# Mars Coat King



## diane0905 (Aug 20, 2010)

I always used a regular undercoat rake on Luke, but someone suggested one of these for grooming. Does it damage hair? I just tried it a little bit on Logan and that's a lot of hair it pulls out. I stopped because I wasn't sure if it was damaging his coat. He didn't seem to notice a lot of hair was coming out.


----------



## puddles everywhere (May 13, 2016)

This cuts the top coat... there are really sharp edges at the top of the curve. You will get a major case of flyaway hairs all over unless you keep using. By this point your pup will look like a lab and Prism will faint!


----------



## diane0905 (Aug 20, 2010)

puddles everywhere said:


> This cuts the top coat... there are really sharp edges at the top of the curve. You will get a major case of flyaway hairs all over unless you keep using. By this point your pup will look like a lab and Prism will faint!


And so will I! lol Okay. I stopped because it just didn't seem okay and I didn't like the amount of hair. I'll go back to my regular grooming rake. I remember with Luke I bought a Furminator, used it once, said no way, and moved on to the regular undercoat rake.


----------



## Megora (Jun 7, 2010)

puddles everywhere said:


> This cuts the top coat... there are really sharp edges at the top of the curve. You will get a major case of flyaway hairs all over unless you keep using. By this point your pup will look like a lab and Prism will faint!


Depends on where you use them though. 

Use any blade on the jacket of your dog? Yeah, that's not good. <= I know everyone watched recent free grooming seminars where the pro handler was LIBERALLY using blades all over the dog's body....!!!! 

I use the mars stripper on the ears, behind the ears, going down the neck, shoulders, and bib. 

Would not use on a puppy!

Would not use all over the body and random/casual like!

But it does have a purpose.

Quite honestly if I had to pick which tools to have on hand out of my whole toolbox. That would be:

1. Slicker brush
2. Long pair of dubl duck straight edge shears
3. Cheap 6" pair of Conair Pro shears 
4. Mars stripper

Those are the tools I reach for when grooming my dogs. 

I do have thinning shears and stripping knives as well, but I could do without them if a pinch and if I'm not fussing too much.


----------



## diane0905 (Aug 20, 2010)

Thanks! I loved the Ethos Goldens grooming webinars. Taught me a lot. She seems like a very nice lady. I have thinning shears, straight shears, a slicker brush, a pin brush, a metal comb, the little Conair scissors, nail clippers, and an undercoat rake.

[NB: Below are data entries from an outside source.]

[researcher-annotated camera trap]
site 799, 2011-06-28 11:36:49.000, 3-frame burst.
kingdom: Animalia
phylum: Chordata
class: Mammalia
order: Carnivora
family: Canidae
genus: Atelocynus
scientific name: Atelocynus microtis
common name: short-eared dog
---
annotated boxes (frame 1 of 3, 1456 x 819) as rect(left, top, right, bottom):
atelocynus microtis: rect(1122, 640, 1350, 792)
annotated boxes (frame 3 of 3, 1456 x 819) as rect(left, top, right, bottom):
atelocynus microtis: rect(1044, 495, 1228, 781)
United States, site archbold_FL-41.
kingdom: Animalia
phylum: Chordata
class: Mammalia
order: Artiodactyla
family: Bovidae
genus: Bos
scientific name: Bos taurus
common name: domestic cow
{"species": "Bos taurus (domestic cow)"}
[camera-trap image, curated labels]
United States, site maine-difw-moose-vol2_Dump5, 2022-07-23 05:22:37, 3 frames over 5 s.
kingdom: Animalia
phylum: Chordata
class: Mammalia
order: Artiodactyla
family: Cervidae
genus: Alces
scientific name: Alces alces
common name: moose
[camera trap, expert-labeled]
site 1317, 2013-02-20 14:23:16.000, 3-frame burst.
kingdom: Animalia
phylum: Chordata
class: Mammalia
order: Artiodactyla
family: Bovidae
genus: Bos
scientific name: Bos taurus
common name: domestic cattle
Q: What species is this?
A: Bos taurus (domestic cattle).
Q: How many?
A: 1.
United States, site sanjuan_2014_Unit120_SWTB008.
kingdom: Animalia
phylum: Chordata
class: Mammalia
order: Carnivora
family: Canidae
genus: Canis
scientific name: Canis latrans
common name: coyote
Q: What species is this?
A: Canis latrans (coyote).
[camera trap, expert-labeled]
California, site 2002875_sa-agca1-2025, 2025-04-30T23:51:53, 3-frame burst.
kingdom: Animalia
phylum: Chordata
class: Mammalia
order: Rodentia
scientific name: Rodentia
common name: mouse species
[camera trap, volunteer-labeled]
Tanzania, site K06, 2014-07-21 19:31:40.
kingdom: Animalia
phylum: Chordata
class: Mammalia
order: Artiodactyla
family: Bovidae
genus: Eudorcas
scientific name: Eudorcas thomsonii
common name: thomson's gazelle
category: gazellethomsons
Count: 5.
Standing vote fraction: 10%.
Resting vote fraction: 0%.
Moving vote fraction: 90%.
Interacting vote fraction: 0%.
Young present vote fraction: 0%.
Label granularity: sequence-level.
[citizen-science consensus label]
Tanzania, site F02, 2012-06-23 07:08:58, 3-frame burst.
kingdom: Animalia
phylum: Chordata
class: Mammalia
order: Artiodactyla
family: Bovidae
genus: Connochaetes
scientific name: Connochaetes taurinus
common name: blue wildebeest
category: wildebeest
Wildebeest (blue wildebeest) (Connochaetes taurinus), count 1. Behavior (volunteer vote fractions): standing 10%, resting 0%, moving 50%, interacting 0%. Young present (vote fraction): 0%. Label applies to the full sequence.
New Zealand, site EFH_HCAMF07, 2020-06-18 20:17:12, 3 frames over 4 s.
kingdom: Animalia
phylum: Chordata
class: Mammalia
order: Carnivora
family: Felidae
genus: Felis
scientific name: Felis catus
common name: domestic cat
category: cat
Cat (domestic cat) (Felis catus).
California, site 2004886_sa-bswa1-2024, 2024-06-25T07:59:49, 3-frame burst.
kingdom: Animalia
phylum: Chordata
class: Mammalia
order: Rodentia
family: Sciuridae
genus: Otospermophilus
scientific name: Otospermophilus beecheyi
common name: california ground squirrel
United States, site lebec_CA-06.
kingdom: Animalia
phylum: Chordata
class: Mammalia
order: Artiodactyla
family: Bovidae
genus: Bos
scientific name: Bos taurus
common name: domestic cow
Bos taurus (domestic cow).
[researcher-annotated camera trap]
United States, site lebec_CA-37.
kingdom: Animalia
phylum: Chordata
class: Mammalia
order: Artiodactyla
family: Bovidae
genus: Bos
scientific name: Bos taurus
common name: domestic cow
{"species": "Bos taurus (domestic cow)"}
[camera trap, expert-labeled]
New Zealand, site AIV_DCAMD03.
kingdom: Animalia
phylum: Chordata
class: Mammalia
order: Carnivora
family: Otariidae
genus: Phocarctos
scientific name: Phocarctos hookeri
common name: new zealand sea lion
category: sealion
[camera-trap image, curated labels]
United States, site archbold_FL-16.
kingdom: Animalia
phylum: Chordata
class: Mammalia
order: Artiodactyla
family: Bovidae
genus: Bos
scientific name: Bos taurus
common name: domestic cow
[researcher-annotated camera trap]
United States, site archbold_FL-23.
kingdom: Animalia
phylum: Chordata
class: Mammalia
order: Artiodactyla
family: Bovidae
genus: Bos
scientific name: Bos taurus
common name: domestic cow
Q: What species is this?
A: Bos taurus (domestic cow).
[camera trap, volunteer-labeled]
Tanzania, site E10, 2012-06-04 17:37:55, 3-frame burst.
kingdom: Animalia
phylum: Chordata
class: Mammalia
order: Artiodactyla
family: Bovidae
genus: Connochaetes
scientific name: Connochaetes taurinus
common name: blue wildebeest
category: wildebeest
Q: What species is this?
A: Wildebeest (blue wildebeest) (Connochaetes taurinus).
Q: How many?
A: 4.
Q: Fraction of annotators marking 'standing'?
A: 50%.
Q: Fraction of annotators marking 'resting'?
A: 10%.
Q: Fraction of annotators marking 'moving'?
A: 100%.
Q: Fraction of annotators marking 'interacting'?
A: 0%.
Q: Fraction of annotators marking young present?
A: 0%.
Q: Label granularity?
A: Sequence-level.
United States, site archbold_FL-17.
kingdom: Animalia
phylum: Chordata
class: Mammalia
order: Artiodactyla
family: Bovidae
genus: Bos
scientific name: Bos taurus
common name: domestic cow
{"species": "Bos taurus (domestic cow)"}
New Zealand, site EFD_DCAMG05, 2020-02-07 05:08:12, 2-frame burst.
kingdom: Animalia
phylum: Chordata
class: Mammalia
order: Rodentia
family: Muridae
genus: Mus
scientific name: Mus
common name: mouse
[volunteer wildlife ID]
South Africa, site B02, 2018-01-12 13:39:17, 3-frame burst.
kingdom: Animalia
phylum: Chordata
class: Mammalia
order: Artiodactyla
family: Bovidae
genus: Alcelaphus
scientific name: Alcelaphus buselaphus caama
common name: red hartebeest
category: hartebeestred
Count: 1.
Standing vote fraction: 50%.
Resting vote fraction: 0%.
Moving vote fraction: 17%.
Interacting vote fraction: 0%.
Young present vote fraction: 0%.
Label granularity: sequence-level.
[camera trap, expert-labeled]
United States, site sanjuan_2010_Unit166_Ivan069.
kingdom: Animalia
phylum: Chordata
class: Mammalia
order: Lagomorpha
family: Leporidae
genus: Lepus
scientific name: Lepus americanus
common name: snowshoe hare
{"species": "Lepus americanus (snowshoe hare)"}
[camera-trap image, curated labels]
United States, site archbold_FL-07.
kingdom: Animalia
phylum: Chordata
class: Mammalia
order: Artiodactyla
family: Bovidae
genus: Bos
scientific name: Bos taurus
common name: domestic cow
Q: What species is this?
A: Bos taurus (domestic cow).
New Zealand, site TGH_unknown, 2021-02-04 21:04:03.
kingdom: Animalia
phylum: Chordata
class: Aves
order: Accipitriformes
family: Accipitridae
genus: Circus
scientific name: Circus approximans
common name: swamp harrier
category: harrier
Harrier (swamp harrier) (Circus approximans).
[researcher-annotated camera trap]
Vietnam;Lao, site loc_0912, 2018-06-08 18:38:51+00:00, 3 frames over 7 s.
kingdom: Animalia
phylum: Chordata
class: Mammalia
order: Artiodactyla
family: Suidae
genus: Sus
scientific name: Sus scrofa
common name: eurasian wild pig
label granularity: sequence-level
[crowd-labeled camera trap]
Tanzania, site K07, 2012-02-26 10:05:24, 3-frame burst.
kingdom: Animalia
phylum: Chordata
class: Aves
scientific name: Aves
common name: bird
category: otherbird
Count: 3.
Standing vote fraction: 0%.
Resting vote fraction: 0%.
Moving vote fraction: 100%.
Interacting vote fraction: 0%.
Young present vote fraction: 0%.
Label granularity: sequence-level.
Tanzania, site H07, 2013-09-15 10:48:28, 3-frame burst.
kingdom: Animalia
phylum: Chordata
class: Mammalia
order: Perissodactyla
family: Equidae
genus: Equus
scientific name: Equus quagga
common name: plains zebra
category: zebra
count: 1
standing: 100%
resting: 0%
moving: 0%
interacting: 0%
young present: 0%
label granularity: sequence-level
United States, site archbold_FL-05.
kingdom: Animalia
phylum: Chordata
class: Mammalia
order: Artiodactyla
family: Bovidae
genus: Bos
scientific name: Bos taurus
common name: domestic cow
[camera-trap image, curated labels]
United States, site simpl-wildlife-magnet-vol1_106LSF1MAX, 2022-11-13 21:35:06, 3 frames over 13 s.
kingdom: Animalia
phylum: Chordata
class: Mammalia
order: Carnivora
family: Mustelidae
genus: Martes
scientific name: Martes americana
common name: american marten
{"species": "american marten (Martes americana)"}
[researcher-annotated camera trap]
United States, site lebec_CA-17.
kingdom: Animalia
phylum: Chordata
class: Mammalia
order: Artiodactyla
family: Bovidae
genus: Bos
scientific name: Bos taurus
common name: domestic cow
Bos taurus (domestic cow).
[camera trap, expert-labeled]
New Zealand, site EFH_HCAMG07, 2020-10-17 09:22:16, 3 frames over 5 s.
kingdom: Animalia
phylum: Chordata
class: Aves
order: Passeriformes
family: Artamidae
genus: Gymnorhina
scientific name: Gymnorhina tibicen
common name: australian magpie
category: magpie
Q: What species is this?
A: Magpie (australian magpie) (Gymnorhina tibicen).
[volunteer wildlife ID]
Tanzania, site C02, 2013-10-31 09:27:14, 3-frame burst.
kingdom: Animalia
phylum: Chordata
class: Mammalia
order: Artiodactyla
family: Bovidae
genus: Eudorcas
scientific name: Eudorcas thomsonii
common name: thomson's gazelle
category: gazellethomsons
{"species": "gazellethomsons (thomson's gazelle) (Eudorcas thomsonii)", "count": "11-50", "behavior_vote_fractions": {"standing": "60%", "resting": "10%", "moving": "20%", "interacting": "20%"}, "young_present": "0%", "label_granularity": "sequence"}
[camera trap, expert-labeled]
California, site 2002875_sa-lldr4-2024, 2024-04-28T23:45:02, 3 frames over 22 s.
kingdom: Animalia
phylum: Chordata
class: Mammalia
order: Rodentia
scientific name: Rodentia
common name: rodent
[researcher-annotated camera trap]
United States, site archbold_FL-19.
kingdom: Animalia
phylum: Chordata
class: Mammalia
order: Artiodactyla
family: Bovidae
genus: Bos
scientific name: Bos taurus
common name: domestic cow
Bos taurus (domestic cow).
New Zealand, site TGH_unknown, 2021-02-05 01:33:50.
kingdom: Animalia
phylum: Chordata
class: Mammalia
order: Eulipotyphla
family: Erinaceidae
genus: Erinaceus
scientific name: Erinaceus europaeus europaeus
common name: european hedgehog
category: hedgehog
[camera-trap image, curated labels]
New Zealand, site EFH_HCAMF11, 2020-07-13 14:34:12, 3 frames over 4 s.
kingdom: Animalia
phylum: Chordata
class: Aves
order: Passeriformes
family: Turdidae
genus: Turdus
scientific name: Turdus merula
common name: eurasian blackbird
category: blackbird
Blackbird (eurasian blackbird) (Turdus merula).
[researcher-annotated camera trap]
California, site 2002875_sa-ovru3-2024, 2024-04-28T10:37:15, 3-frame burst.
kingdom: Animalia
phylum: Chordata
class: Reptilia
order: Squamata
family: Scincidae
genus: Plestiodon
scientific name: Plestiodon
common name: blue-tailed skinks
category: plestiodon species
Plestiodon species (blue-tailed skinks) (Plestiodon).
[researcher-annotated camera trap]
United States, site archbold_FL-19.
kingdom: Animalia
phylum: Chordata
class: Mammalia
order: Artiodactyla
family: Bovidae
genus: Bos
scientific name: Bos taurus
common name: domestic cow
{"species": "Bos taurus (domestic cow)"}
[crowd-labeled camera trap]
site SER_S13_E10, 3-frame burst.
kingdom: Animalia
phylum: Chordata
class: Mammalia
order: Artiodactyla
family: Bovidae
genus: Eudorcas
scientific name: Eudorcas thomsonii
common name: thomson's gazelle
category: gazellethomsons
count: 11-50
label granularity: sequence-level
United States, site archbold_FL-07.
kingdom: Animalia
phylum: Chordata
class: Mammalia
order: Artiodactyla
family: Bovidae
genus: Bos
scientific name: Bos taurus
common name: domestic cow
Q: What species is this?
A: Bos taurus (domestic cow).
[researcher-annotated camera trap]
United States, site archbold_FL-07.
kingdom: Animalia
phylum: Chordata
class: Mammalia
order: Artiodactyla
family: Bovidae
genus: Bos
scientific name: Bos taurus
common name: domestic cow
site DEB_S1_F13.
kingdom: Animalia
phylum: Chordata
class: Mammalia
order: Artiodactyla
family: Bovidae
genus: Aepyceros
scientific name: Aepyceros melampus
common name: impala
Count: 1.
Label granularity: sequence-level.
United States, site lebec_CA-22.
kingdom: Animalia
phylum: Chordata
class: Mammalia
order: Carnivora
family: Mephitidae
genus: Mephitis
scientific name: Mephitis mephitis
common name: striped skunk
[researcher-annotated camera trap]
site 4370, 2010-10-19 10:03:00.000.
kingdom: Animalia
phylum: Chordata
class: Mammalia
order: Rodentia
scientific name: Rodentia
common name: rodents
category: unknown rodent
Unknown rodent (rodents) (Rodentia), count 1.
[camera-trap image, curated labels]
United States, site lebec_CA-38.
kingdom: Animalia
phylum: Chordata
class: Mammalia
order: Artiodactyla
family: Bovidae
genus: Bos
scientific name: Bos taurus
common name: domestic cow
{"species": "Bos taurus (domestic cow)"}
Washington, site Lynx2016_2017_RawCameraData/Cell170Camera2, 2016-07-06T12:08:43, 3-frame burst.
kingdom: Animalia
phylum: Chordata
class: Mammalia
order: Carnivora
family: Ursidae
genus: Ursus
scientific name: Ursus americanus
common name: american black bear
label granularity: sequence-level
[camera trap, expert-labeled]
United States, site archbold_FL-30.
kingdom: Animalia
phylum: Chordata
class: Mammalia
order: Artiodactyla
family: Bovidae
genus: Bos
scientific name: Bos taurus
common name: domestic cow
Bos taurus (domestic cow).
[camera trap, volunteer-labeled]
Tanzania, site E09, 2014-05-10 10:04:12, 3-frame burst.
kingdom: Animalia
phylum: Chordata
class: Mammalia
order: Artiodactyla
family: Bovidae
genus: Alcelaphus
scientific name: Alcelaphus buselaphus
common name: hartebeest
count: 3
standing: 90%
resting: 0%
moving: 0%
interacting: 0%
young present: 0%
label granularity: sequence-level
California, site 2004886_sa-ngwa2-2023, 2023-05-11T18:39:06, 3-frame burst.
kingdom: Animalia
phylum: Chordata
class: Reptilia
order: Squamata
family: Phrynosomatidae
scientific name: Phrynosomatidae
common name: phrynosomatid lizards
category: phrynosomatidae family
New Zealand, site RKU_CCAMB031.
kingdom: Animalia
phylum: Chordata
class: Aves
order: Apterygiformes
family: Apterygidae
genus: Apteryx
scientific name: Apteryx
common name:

Well, and the Mars Coat King, of course. 🤪


----------



## diane0905 (Aug 20, 2010)

Oh, and I'd like a better dryer. I have an Air Force Commander Dryer 4.0 and it has served me well, but I'd like a better one. I feel like that may help straighten out the hair more.


----------



## Megora (Jun 7, 2010)

How you dry helps train coat to lie smooth.


----------



## puddles everywhere (May 13, 2016)

diane0905 said:


> Oh, and I'd like a better dryer. I have an Air Force Commander Dryer 4.0 and it has served me well, but I'd like a better one. I feel like that may help straighten out the hair more.


I like the k9II, much better than the Metro 4.0 it replaced. My prism pup has a slightly wavy coat and a ton of under coat. Even with the better drier it still has some wave but certainly blows out the undercoat! My other girl has very long straight hair but it's not near as soft.. different texture. Each one tends to be just a little different. We need some updated pics!!


----------



## diane0905 (Aug 20, 2010)

puddles everywhere said:


> I like the k9II, much better than the Metro 4.0 it replaced. My prism pup has a slightly wavy coat and a ton of under coat. Even with the better drier it still has some wave but certainly blows out the undercoat! My other girl has very long straight hair but it's not near as soft.. different texture. Each one tends to be just a little different. We need some updated pics!!


The wave is pretty. Luke’s had a little wave too. I posted some on his thread Meet Logan Smith in the Golden puppies section. I can’t believe how he’s growing!


----------



## diane0905 (Aug 20, 2010)




----------



## diane0905 (Aug 20, 2010)

Megora said:


> How you dry helps train coat to lie smooth.


I try to dry in the direction of the hair.


----------



## Megora (Jun 7, 2010)

diane0905 said:


> I try to dry in the direction of the hair.


What seems to help is blow AGAINST the coat until most of the moisture from the undercoat is blown out.... and then blow the coat the way it is supposed to flow. Keep doing that over and over and over until the coat is completely dry. A lot of people dry the top coat completely and most of the undercoat.... but there is still a little dampness/moisture close to the skin. So when the dog gets off the table and shakes himself - that's redistributing that moisture throughout the coat + causing flippies. Basically - make sure you get all that moisture out of the undercoat.


----------



## diane0905 (Aug 20, 2010)

Megora said:


> What seems to help is blow AGAINST the coat until most of the moisture from the undercoat is blown out.... and then blow the coat the way it is supposed to flow. Keep doing that over and over and over until the coat is completely dry. A lot of people dry the top coat completely and most of the undercoat.... but there is still a little dampness/moisture close to the skin. So when the dog gets off the table and shakes himself - that's redistributing that moisture throughout the coat + causing flippies. Basically - make sure you get all that moisture out of the undercoat.


Thanks so much! I do that with my bangs — blow them dry the opposite way I part them. I have left their coats slightly damp because it’s so hot here in the summer and it’s not long before they dry. I will start blowing dry all the way.


----------